On 4/06/2016 4:16 am, Brent Meeker wrote:
On 6/3/2016 1:28 AM, Bruce Kellett wrote:
On 3/06/2016 4:39 pm, Brent Meeker wrote:
Scott Aaronson's blog on his debate with Roger Penrose is probably
of interest to the list:/
“Can computers become conscious?”: My reply to Roger Penrose//
//June 2nd, 2016//
//A few weeks ago, I attended the Seven Pines Symposium on
Fundamental Problems in Physics outside Minneapolis, where I had the
honor of participating in a panel discussion with Sir Roger
Penrose. The way it worked was, Penrose spoke for a half hour about
his ideas about consciousness (Gödel, quantum gravity, microtubules,
uncomputability, you know the drill), then I delivered a half-hour
“response,” and then there was an hour of questions and discussion
from the floor. Below, I’m sharing the prepared notes for my talk,
as well as some very brief recollections about the discussion
afterward. (Sorry, there’s no audio or video.) I unfortunately
don’t have the text or transparencies for Penrose’s talk available
to me, but—with one exception, which I touch on in my own talk—his
talk very much followed the outlines of his famous books, The
Emperor’s New Mind and Shadows of the Mind.

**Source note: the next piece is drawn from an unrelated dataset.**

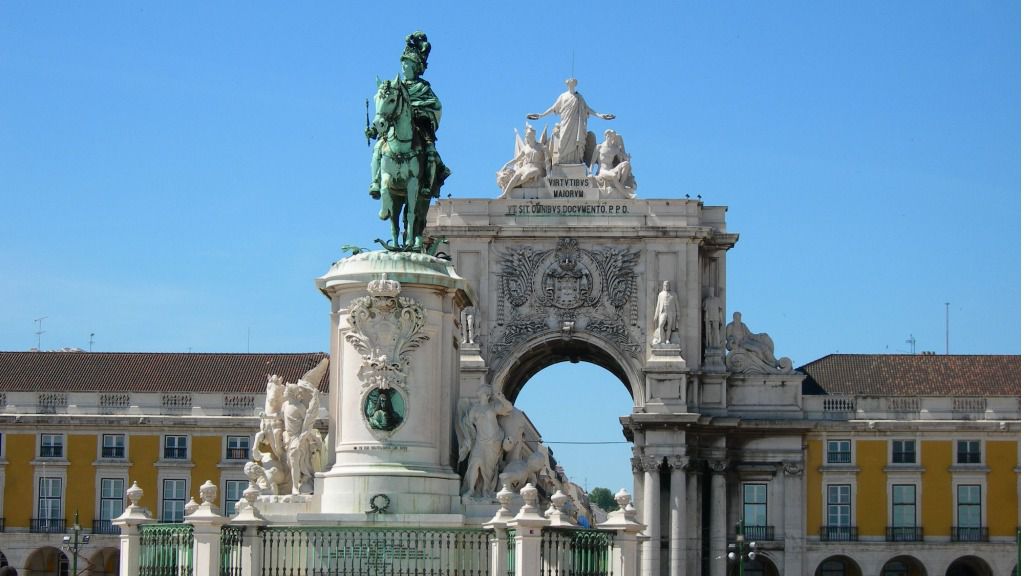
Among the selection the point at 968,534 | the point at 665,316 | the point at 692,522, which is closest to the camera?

/Read the rest at http://www.scottaaronson.com/blog/
This is interesting, and I would like to spend more time on it, but
one thing struck me as I was leafing through....
"The third place where I part ways with Roger is that I wish to
maintain what’s sometimes called the Physical Church-Turing Thesis:
the statement that our laws of physics can be simulated to any
desired precision by a Turing machine (or at any rate, by a
probabilistic Turing machine). That is, I don’t see any compelling
reason, at present, to admit the existence of any physical process
that can solve uncomputable problems. And for me, it’s not just a
matter of a dearth of evidence that our brains can efficiently solve,
say, NP-hard problems, let alone uncomputable ones—or of the exotic
physics that would presumably be required for such abilities. It’s
that, even if I supposed we could solve uncomputable problems, I’ve
never understood how that’s meant to enlighten us regarding
consciousness."
This relates to my current obsession with the universal applicability
of Bell's theorem (and other inequalities such as that of CHSH).

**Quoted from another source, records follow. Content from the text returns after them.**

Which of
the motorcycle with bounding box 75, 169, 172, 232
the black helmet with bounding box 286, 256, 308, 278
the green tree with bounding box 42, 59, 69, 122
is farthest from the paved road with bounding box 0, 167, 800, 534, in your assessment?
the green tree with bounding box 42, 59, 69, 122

Consider the statement of the Church-Turing thesis: "the statement
that our laws of physics can be simulated to any desired precision by
a Turing machine (or at any rate, by a probabilistic Turing
machine)". This is not true for Bell-type experiments on entangled
particle pairs. To be more precise, the correlations produced from
measurements on entangled pairs at spacelike separations cannot be
reproduced by any computational process. A recent review (arXiv:
1303.2849, RMP 86 (2014) pp419-478) points out that violations of the
Bell inequalities can be taken as clear confirmation the separated
experimenters making the measurements had not communicated: if they
had communicated during the experiment then the inequalities would be
satisfied. The corollary is that there is no possible local
computational algorithm (not involving recourse to the effects of
quantum entanglement) that can produce correlations that violate the
Bell inequalities. In other words, the laws of physics cannot be
simulated to any desired precision by a Turing machine. (I don't
think solving NP problems has anything much to do with it.....)
If the world is a simulation, i.e. is being computed by a Turing
machine, then the computation can implement non-local hidden variables
and violate Bell's inequality in the simulated world (in fact all its
variables would be non-local since locality and spacetime would just
be computed phenomena).
Sure, Bell's theorem only rules out local hidden variables. If you
simulate non-local hidden variables (i.e., get the separated
experimenters to communicate non-locally), then of course you can
reproduce the quantum correlations. But I was under the impression that
the computationalist goal was to eliminate non-locality. Separated
experimenters, with as much computing power as necessary, cannot
simulate the quantum correlations by performing only local computations.